In a same-day media briefing, Blum said CMS can’t encourage or require doctors to prescribe lower cost drugs when alternatives are available but the “goal of the release” was to raise questions about issues like prescribing practices and get the public and media involved.

The question the public and the media are asking: what comes next?

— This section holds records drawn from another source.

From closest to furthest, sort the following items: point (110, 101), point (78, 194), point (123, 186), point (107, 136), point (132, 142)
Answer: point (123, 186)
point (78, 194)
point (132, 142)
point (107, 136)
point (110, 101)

Tavenner’s Memo On Blum’s Departure

It is with mixed emotions that I let you know that our Principal Deputy Administrator, Jonathan (Jon) Blum, has decided to leave CMS to pursue new opportunities.  Jon was the first political appointee to come to CMS under the Obama Administration in March 2009.  He spent most of his time at CMS as Deputy Administrator and Director of Center of Medicare (CM).  Under Jon’s leadership, the Medicare program has served as one of our primary drivers to shift our health care system to reward quality, care improvement, and value.  The Medicare team’s accomplishments are too many to list, but include developing the ACO regulations, implementing our quality framework for Medicare Advantage plans, implementing our competitive bidding program for durable medical supplies, and developing many of our value-based payment strategies.  Medicare per-capita cost growth has remained at the lowest sustained period under Jon’s tenure, while quality of care has increased and new benefits have been added to the program.

In August 2013, Jon was appointed to be CMS’s Principal Deputy, helping to coordinate much of our payment reform and cost-reduction strategies across the agency.  We will miss Jon’s passion for care improvement and cost reduction, his standards of excellence, and his commitment to the CMS programs and the beneficiaries and patients for whom they serve.

Jon’s last day at CMS will be Friday, May 16th.  Please join me in congratulating Jon on his 5 ½ years of service at CMS and wishing him all the best in the next phase of his career.